Output the part of the material that opens with the line containing "Is point 1039,114" and runs through the end as a JSON list of strings, one string per line, skipping blank lines. Leave the pictures out.
◆ ◆ ◆ ◆
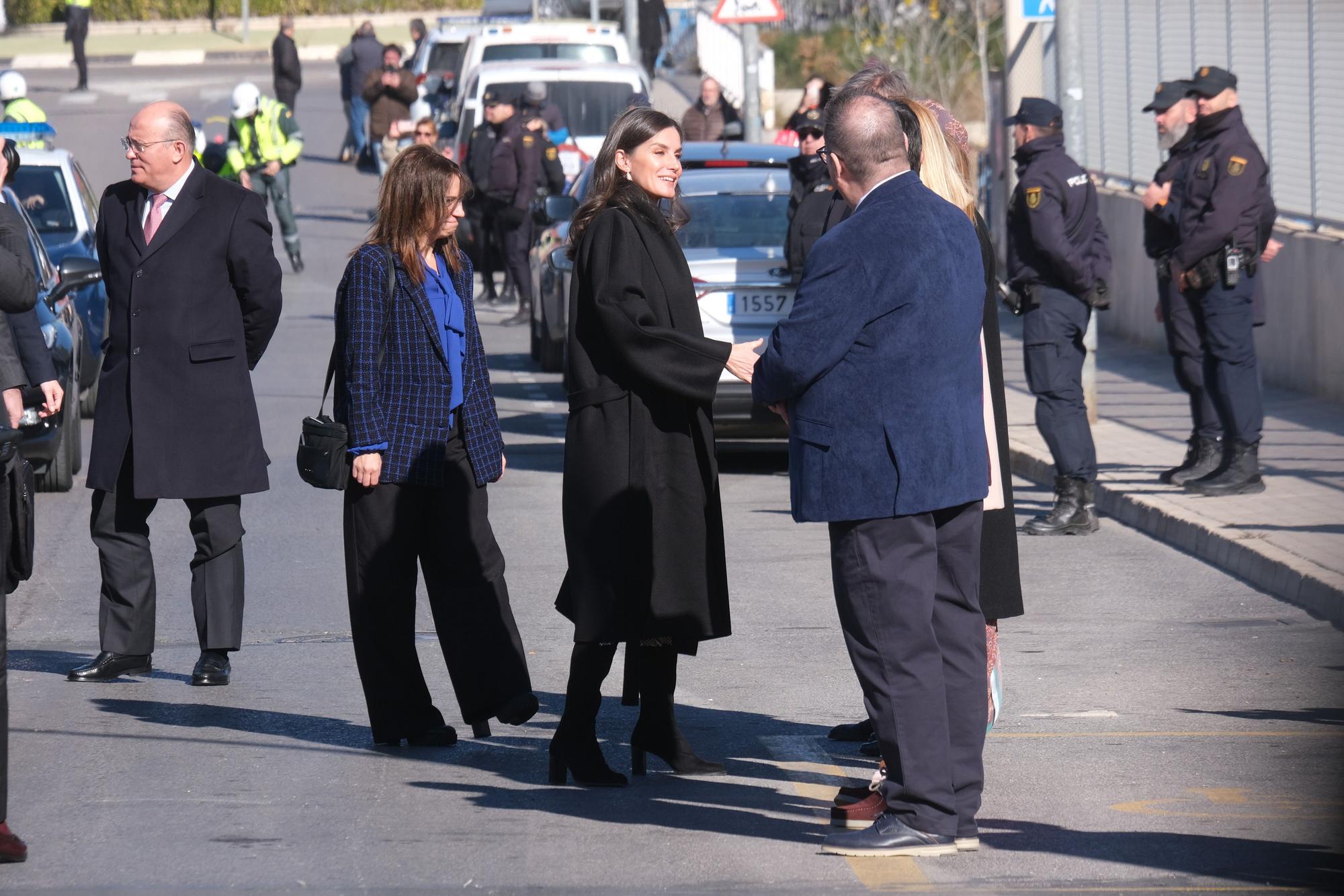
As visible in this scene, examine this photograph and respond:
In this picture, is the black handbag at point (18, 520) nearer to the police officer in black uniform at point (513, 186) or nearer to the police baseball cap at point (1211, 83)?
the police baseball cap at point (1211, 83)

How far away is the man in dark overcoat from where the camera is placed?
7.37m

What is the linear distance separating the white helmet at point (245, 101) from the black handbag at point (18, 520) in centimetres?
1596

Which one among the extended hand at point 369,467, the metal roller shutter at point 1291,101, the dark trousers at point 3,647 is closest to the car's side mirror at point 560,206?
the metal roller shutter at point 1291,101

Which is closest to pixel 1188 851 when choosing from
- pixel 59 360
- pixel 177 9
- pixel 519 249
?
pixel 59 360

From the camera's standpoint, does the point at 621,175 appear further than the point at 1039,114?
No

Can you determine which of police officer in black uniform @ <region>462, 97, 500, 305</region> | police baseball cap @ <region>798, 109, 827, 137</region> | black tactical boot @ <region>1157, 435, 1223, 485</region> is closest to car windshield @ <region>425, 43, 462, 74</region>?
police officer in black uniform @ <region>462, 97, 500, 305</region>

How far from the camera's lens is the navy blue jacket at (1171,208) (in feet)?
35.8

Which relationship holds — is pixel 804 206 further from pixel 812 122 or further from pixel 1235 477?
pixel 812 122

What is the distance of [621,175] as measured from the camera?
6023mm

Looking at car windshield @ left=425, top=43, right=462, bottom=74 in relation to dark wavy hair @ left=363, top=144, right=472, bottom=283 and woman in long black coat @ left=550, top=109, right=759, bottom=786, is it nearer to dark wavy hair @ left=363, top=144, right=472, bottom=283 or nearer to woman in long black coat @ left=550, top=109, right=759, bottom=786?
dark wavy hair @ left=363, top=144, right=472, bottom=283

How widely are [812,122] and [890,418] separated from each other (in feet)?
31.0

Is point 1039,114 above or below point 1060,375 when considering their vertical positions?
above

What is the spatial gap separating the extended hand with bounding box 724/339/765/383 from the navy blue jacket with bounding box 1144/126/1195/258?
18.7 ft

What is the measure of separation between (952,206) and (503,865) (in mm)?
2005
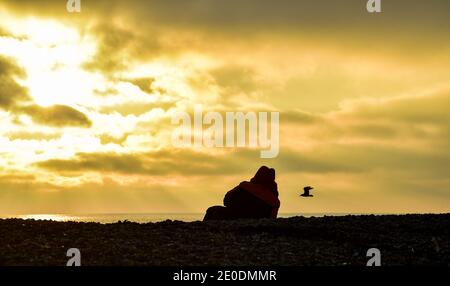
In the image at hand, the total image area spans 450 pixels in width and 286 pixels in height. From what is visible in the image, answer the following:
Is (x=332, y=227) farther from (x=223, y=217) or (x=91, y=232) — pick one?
◆ ◆ ◆ ◆
REPLY =
[
  "Is point 1039,114 above or below point 1060,375 when considering their vertical positions?",
  "above",
  "What is the spatial gap separating the extended hand with bounding box 724/339/765/383 from the navy blue jacket with bounding box 1144/126/1195/258?",
  "18.7 ft",
  "What is the measure of separation between (952,206) and (503,865) (in mm)?",
  "2005",
  "In the image at hand, the total image area spans 450 pixels in width and 286 pixels in height. From what is visible in the image, answer the following:",
  "Is (x=332, y=227) farther from (x=223, y=217) or (x=91, y=232) — pick one?"
]